Edit: Noch Quotes eingefügt - falls da Leerzeichen enthalten sind im Pfad oder so!


----------



## KeyboardNinjaa (26. Aug 2022)

モストウォンテッド hat gesagt.:


> Hab das jetzt probiert aber irgendwie funktioniert das nicht..


Dann Versuch mal deine .java Datei mit javac in der CMD zu kompilieren.
--> CMD öffnen -> in den Ordner wechseln wo deine.java Datei liegt -> Kompilieren mit "javac deine.java" und in der .bat änderst du java -jar deinDateiName.jar zu java deineKompilierteDatei

@echo off
java deineKompilierteDatei
pause


----------



## モストウォンテッド (26. Aug 2022)

Okay ich weiß jetzt warum es nicht funktioniert habe aber das Problem das ich es nicht lösen kann. Es sagt mir ich hätte java nicht installiert, ich dachte erst das es daran liegt, dass ich nicht die neuste Version habe. Habe mir dann diese heruntergeladen, aber es behauptet immer noch ich hätte kein Java installiert.


fhoffmann hat gesagt.:


> Und wie sollen wir dir bei einer so genauen Fehlerbeschreibung helfen?


----------



## KeyboardNinjaa (26. Aug 2022)

Dann ruf mal bitte die Kommandozeile auf und gebe das mal da ein -> java -version


----------



## モストウォンテッド (26. Aug 2022)

KeyboardNinjaa hat gesagt.:


> Dann ruf mal bitte die Kommandozeile auf und gebe das mal da ein -> java -version


Dann kommt diese Fehlermeldung, obwohl ich java installiert habe(Ich meine ich kann ja den Ordner finden):

Der Befehl "java" ist entweder falsch geschrieben oder
konnte nicht gefunden werden.


----------



## KeyboardNinjaa (26. Aug 2022)

モストウォンテッド hat gesagt.:


> Dann kommt diese Fehlermeldung, obwohl ich java installiert habe(Ich meine ich kann ja den Ordner finden):
> 
> Der Befehl "java" ist entweder falsch geschrieben oder
> konnte nicht gefunden werden.


Wenn du einen Ordner hast kannst du den auch zu deinen Umgebungsvariablen hinzufügen.

WinTaste + S
env

Rechts unten steht -> Umgebungsvariablen <-

Wenn du nicht genau weißt wie das Funktioniert dann würde ich dir eine Neuinstallation vorschlagen.


----------



## KonradN (26. Aug 2022)

Hier wäre wichtig, die genaue Fehlermeldung zu bekommen und nicht nur eine allgemeine Aussage. Es gibt halt mehrere Konstellationen, die auftreten könnten:

a) Du hast generell kein Java installiert.
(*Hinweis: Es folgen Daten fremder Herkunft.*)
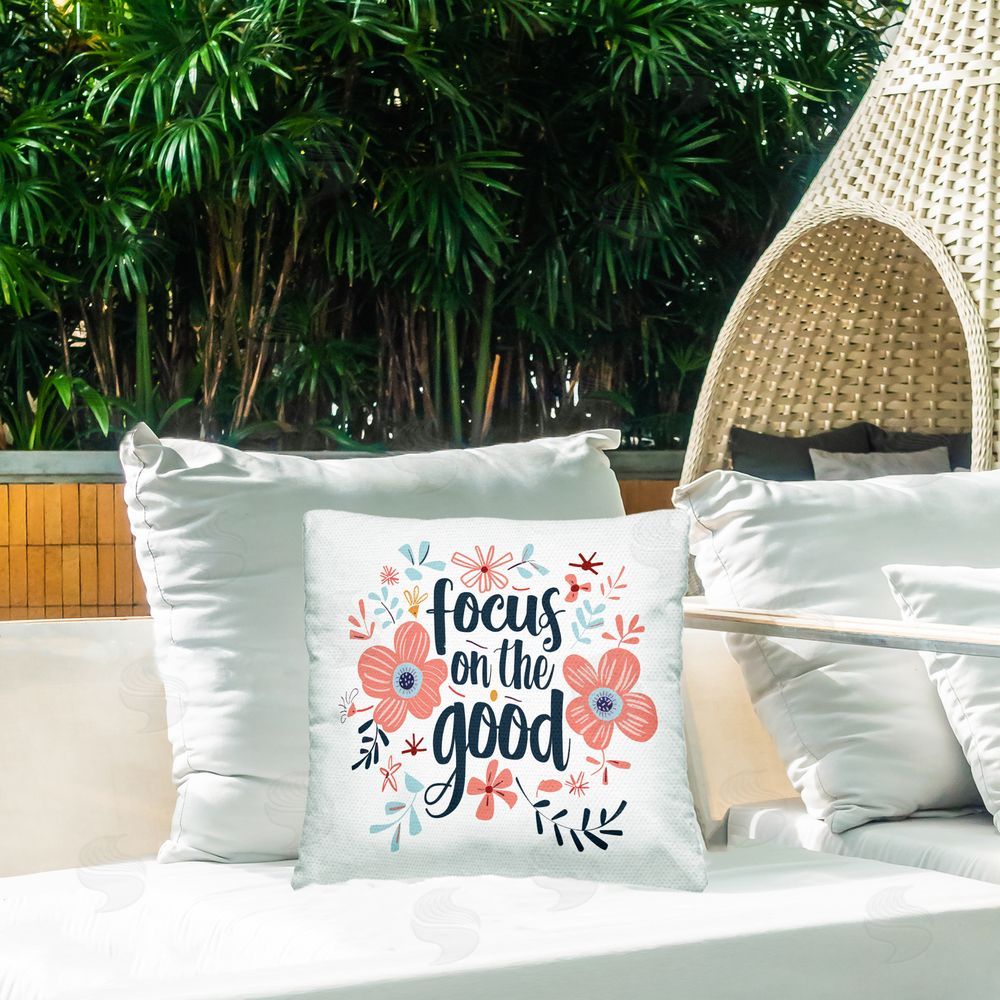 Lettered and Lined Focus On The Good Inspirational Outdoor Square Pillow on Patio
Dann kommt etwas wie "Command not found". Hier wäre die Lösung, einen Java Installer herunter zu laden und Java richtig zu installieren. Dabei wird dann auch der Pfad angepasst und Java wird gefunden (Die Eingabeaufforderung muss nach der Installation aber neu geöffnet werden).

b) Du hattest mal ein altes Java installiert. Früher haben die Installationen auch in c:\windows\system32 einige Programme abgelegt (java.exe, javac.exe, ...) Diese sind bei einer Deinstallation aber verblieben. Dann siehst Du eine andere Fehlermeldung, denn dieses Programm ist nur ein Wrapper, das in der Registry nach einer Java Installation schaut. Diese Registry Keys gibt es aber schon lange nicht mehr.
Möglichkeiten in dem Fall: 
1. Manuelle Bereinigung. Die Programme werden einfach manuell gelöscht. Hier gibt es aber schlicht das Problem, dass man halt nicht zu viel aber auch nicht zu wenig löschen möchte
2. Eine Installation durchführen, die auch diese Registry Keys setzt. Das kannst Du z.B. bei dem OpenJDK  Adoptium bei der Installation als Option mit auswählen (https://adoptium.net/de/) Vorher aber ggf. einfach noch die anderen Java Installationen deinstallieren.


----------



## モストウォンテッド (26. Aug 2022)

KonradN hat gesagt.:


> Hier wäre wichtig, die genaue Fehlermeldung zu bekommen und nicht nur eine allgemeine Aussage. Es gibt halt mehrere Konstellationen, die auftreten könnten:


Tatsächlich ist das was ich oben kopiert habe die einzige Fehlermeldung die ich bekomme


----------



## KonradN (26. Aug 2022)

モストウォンテッド hat gesagt.:


> Tatsächlich ist das was ich oben kopiert habe die einzige Fehlermeldung die ich bekomme


Ah ok, sorry - da muss ich blind gewesen sein. Dein


モストウォンテッド hat gesagt.:


> Der Befehl "java" ist entweder falsch geschrieben oder
> konnte nicht gefunden werden.


habe ich übersehen.

Das ist die Fehlermeldung, wenn java nicht gefunden wurde - also Möglichkeit a von dem, was ich da beschrieben habe.

Daher wäre die Frage, was Du genau gemacht hast, um Java zu installieren. Es ist z.B. möglich, java als ZIP File zu laden und dann einfach zu entpacken. Dann ist aber natürlich der Pfad nicht angepasst.

Daher evtl. den letzten Part mit dem Adoptium mal ausprobieren - Das einfach laden und Installieren und bei der Installation auch den Pfad anpassen lassen. Java_Home würde ich auch setzen. Dann die Eingabeaufforderung neu starten und ein java -version sollte nicht mehr diese Fehlermeldung bringen.


----------



## モストウォンテッド (27. Aug 2022)

KonradN hat gesagt.:


> Daher evtl. den letzten Part mit dem Adoptium mal ausprobieren.


Danke es hat damit dann jetzt funktioniert


----------